Document text:

Reduction and elimination of HIV reservoirs
The development of potent antiretroviral treatment (ART) strategies has significantly changed the face of the HIV/AIDS pandemic from a lethal disease to a chronic livable condition for infected individuals with access to care. However, in spite of ground-breaking advances in anti-HIV treatment, cure or eradication attempts have so far failed. Indeed, once HIV establishes infection, the virus persists as an integrated complementary DNA within the host cell genome in a small population of cells. While these persistently infected cells are rare in individuals on ART, they remain fairly stable over time and interruption of ART leads to a rebound of viremia. Daunting data from animal models suggest that an HIV reservoir is already established during the first days of acute infection that can only be minimised through very early ART initiation.
While latently infected cells harbor HIV DNA, they express little or no viral RNA and viral proteins, typically rendering them beyond the reach of immune surveillance. Strategies aimed at reactivating latent virus and thereby facilitating the clearance of this reservoir by the immune system have so far failed.

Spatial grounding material
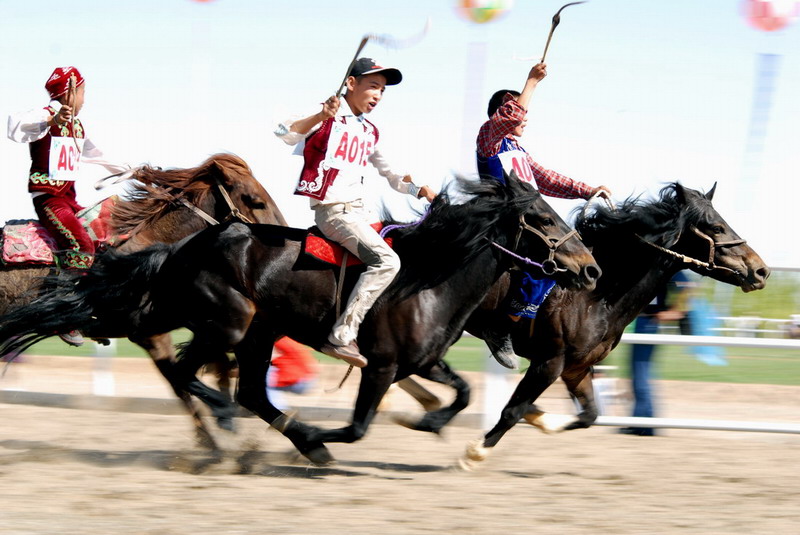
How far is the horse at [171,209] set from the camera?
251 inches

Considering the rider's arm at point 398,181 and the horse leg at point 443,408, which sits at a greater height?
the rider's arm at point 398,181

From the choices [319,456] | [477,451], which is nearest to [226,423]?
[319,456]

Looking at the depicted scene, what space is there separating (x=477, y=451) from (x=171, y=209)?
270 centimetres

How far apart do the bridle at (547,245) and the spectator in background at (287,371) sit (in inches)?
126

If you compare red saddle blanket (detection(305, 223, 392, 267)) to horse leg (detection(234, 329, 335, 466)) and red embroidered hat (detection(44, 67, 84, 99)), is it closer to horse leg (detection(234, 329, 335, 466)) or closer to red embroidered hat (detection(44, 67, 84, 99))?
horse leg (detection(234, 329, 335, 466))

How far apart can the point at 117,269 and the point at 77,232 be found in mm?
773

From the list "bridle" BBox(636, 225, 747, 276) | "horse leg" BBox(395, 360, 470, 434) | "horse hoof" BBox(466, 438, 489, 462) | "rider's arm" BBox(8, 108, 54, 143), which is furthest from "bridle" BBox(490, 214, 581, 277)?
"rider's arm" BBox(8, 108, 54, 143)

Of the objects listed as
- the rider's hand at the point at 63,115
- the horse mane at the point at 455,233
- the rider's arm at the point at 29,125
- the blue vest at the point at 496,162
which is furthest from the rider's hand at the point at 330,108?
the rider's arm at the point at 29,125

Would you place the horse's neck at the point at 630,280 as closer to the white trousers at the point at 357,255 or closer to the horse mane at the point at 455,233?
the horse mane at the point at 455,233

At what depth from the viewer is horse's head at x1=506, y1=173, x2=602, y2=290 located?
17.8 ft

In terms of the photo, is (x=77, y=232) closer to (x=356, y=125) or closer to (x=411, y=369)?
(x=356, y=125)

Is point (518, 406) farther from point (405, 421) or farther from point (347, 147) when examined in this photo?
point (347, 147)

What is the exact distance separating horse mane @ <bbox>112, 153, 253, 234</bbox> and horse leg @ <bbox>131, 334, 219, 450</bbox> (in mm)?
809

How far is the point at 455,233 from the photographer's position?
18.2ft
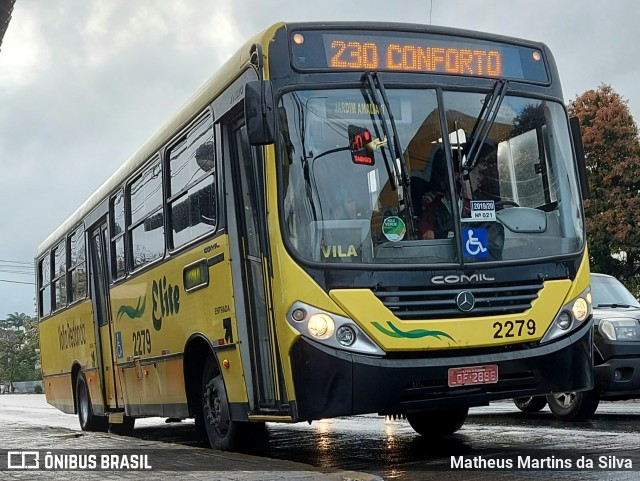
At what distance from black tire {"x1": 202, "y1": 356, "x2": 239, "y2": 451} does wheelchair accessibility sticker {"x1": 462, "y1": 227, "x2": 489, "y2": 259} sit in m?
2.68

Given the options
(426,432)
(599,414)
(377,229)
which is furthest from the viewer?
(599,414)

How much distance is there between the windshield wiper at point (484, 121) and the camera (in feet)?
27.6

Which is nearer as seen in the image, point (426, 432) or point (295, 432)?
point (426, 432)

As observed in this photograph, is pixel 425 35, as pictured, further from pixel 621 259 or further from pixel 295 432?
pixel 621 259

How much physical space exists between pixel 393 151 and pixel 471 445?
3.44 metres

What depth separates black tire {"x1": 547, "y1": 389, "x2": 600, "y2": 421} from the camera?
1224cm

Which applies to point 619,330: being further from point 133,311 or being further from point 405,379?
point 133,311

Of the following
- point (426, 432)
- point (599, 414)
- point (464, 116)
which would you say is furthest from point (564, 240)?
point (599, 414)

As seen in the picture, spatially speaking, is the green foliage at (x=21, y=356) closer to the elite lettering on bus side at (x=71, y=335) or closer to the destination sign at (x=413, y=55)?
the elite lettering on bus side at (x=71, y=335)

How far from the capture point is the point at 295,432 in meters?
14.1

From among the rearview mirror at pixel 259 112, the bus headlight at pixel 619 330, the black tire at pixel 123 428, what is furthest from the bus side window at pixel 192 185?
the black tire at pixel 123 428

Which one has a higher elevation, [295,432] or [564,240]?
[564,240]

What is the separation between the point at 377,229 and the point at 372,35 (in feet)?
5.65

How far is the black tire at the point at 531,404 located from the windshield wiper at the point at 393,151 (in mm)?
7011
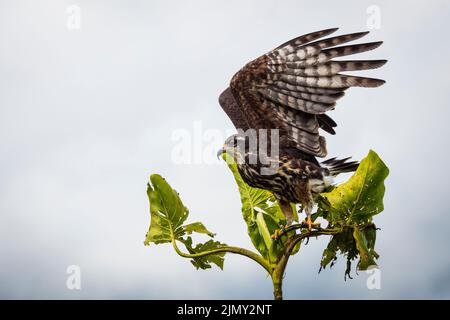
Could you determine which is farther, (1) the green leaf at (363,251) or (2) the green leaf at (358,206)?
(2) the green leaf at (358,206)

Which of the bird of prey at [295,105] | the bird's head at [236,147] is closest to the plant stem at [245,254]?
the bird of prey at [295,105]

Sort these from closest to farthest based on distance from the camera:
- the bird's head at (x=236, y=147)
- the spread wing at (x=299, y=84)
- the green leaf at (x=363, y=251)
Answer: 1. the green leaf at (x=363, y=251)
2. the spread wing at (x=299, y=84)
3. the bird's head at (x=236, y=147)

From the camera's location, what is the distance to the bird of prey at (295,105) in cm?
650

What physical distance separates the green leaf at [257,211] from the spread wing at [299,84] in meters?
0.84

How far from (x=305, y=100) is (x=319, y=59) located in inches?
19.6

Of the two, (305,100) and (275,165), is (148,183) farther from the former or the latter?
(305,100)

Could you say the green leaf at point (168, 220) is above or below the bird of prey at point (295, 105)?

Using the information:
1. Please reproduce the passage on HIV reservoirs from "Reduction and elimination" to "early ART initiation.".
2. According to the passage on HIV reservoirs, what does interruption of ART lead to?
The material is not needed for the work here.

Answers to the problems:
1.
Reduction and elimination of HIV reservoirs
The development of potent antiretroviral treatment (ART) strategies has significantly changed the face of the HIV/AIDS pandemic from a lethal disease to a chronic livable condition for infected individuals with access to care. However, in spite of ground-breaking advances in anti-HIV treatment, cure or eradication attempts have so far failed. Indeed, once HIV establishes infection, the virus persists as an integrated complementary DNA within the host cell genome in a small population of cells. While these persistently infected cells are rare in individuals on ART, they remain fairly stable over time and interruption of ART leads to a rebound of viremia. Daunting data from animal models suggest that an HIV reservoir is already established during the first days of acute infection that can only be minimised through very early ART initiation.

2. A rebound of viremia.